TASK PROMPT:
Set out the rows below as a numbered list, from the line with "Between tree trunk" through the last line of the rows, leaving out blank lines.

MATERIAL PROVIDED:

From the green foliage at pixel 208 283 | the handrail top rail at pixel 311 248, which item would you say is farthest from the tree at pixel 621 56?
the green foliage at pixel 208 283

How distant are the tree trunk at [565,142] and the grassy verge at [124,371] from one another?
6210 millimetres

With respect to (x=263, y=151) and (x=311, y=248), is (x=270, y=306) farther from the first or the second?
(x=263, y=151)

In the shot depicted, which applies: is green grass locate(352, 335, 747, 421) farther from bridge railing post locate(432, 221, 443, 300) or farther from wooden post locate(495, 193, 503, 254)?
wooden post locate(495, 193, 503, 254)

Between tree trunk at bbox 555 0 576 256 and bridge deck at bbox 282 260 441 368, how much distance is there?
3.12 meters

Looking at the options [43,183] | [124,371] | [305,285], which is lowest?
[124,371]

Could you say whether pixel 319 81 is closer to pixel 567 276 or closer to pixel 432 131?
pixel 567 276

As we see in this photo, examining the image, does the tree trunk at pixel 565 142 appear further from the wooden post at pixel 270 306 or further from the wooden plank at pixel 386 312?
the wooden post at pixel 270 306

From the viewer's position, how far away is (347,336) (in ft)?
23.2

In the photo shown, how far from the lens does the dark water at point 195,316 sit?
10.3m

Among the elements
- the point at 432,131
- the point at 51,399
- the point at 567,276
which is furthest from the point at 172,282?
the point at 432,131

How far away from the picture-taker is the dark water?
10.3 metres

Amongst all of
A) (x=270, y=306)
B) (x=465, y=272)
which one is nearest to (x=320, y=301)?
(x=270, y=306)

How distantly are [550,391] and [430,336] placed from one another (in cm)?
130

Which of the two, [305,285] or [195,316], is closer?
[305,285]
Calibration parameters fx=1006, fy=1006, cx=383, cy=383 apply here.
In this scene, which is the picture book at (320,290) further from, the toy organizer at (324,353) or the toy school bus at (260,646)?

RESULT OF THE TASK:
1. Between tree trunk at bbox 555 0 576 256 and bridge deck at bbox 282 260 441 368, how much distance is there?
2. 3.12 meters
3. Looking at the options [43,183] | [124,371] | [305,285], which is lowest?
4. [124,371]
5. Could you say whether pixel 319 81 is closer to pixel 567 276 or closer to pixel 432 131?
6. pixel 567 276
7. As we see in this photo, examining the image, does the tree trunk at pixel 565 142 appear further from the wooden post at pixel 270 306 or further from the wooden plank at pixel 386 312?
8. the wooden post at pixel 270 306
9. From the viewer's position, how far away is (347,336) (in ft)?
10. 23.2
11. In the photo shown, how far from the lens does the dark water at point 195,316 sit?
12. 10.3m
13. Among the elements
14. - the point at 432,131
15. - the point at 51,399
16. - the point at 567,276
17. which is furthest from the point at 172,282?
18. the point at 432,131
19. How far away from the picture-taker is the dark water?
20. 10.3 metres
21. Amongst all of
22. A) (x=270, y=306)
23. B) (x=465, y=272)
24. which one is nearest to (x=320, y=301)?
25. (x=270, y=306)
26. How distantly are [550,391] and [430,336] placed from one another (in cm)?
27. 130
28. Which of the two, [305,285] or [195,316], is closer?
29. [305,285]
30. Calibration parameters fx=1006, fy=1006, cx=383, cy=383 apply here.
31. In this scene, which is the picture book at (320,290) further from, the toy organizer at (324,353) or the toy school bus at (260,646)?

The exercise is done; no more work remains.